Records shown →

** START **

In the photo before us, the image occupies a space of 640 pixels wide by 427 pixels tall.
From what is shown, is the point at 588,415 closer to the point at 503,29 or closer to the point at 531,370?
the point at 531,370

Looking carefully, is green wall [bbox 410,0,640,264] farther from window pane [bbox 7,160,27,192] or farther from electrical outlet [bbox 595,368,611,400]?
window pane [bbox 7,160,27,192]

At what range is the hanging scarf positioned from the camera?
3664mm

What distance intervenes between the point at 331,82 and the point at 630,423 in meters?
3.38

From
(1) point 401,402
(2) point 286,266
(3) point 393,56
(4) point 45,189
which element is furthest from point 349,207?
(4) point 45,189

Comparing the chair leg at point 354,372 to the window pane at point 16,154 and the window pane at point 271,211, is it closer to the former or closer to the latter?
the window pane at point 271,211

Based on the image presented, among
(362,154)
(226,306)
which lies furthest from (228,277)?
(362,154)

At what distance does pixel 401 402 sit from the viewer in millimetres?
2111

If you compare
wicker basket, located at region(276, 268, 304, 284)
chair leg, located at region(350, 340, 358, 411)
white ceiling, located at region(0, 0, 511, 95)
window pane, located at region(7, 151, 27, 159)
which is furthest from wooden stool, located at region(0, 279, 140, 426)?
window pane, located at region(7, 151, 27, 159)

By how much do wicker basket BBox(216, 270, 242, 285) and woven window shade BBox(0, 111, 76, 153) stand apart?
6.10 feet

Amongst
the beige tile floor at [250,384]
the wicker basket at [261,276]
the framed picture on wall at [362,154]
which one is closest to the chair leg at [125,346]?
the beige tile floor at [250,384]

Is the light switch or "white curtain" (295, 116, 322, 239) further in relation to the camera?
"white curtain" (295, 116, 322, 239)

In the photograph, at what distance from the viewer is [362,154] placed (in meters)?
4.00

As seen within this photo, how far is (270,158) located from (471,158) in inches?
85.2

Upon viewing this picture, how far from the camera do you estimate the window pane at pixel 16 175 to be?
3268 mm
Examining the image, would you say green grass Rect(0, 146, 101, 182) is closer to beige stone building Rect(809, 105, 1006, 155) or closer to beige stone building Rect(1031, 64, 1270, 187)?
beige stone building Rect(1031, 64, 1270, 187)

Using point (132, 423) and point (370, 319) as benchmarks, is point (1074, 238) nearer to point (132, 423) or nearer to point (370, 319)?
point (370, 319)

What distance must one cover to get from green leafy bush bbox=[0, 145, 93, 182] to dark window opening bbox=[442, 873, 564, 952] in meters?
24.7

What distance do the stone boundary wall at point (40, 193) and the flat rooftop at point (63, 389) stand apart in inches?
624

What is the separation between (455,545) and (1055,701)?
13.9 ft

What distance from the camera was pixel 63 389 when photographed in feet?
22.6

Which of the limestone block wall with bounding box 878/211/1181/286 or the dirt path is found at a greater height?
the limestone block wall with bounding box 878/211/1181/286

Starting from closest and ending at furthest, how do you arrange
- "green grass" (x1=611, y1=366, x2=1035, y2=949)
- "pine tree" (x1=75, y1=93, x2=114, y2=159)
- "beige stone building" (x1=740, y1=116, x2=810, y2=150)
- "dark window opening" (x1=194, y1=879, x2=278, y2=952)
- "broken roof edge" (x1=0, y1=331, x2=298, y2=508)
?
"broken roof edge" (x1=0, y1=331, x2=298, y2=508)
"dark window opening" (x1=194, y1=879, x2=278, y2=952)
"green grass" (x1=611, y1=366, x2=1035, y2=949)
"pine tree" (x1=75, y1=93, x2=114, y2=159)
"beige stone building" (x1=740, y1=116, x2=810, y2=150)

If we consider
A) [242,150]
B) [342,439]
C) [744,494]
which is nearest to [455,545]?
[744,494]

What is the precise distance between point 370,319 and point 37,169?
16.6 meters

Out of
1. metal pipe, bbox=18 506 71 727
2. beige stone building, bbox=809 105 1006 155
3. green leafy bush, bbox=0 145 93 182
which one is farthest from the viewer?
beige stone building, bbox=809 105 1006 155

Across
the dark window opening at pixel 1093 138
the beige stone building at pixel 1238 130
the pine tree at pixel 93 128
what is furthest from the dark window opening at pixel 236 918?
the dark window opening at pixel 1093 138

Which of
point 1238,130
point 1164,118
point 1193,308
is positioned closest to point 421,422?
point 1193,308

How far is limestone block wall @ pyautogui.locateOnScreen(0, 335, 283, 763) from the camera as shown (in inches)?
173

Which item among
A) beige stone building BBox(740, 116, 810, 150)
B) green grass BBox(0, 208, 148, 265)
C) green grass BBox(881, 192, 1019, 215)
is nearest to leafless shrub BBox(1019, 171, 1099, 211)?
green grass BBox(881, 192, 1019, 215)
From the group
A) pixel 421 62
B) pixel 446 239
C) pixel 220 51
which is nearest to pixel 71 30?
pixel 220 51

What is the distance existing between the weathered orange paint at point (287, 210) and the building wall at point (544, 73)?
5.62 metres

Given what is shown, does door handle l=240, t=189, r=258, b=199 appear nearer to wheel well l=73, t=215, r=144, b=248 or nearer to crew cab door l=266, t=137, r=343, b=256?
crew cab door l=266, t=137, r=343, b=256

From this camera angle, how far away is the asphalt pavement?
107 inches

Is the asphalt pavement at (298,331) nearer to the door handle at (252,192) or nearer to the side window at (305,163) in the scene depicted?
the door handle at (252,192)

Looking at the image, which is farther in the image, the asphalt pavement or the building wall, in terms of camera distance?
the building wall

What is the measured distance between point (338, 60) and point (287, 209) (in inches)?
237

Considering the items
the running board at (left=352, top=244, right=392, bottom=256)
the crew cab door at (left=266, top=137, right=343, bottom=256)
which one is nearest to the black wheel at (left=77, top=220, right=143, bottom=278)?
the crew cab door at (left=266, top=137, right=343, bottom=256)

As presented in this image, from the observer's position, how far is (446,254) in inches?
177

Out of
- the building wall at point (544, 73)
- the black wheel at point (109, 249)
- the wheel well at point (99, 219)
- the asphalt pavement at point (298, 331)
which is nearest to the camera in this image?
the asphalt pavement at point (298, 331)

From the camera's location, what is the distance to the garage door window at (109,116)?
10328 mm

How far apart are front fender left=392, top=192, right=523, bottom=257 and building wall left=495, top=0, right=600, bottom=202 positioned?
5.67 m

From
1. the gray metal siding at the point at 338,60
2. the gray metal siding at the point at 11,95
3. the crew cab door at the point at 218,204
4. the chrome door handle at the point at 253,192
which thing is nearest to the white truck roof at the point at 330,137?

** END **

Exercise description →
Starting at the line that contains "Given what is", retype each line through the end of the listing above and nothing else.

Result →
Given what is shown, does door handle l=240, t=189, r=258, b=199 appear nearer to wheel well l=73, t=215, r=144, b=248 or nearer to crew cab door l=266, t=137, r=343, b=256?
crew cab door l=266, t=137, r=343, b=256

From this camera angle, how far away is the asphalt pavement?
107 inches

Is the asphalt pavement at (298,331) nearer to the door handle at (252,192) or nearer to the side window at (305,163) in the scene depicted?
the door handle at (252,192)

Looking at the image, which is farther in the image, the asphalt pavement or the building wall, in terms of camera distance?
the building wall

What is the measured distance between point (338, 60) and point (287, 209) (in inches)?
237

Considering the items
the running board at (left=352, top=244, right=392, bottom=256)
the crew cab door at (left=266, top=137, right=343, bottom=256)
which one is nearest to the black wheel at (left=77, top=220, right=143, bottom=278)?
the crew cab door at (left=266, top=137, right=343, bottom=256)

As presented in this image, from the observer's position, how far is (446,254) in inches?
177

Out of
- the building wall at point (544, 73)
- the black wheel at point (109, 249)
- the wheel well at point (99, 219)
- the asphalt pavement at point (298, 331)
which is nearest to the camera in this image?
the asphalt pavement at point (298, 331)

From the camera's location, what is the distance to the garage door window at (109,116)?
10328 mm

How far apart are front fender left=392, top=192, right=523, bottom=257 and building wall left=495, top=0, right=600, bottom=202 positioned?
5.67 m

From
1. the gray metal siding at the point at 338,60
2. the gray metal siding at the point at 11,95
3. the crew cab door at the point at 218,204
4. the chrome door handle at the point at 253,192
which thing is nearest to the white truck roof at the point at 330,137?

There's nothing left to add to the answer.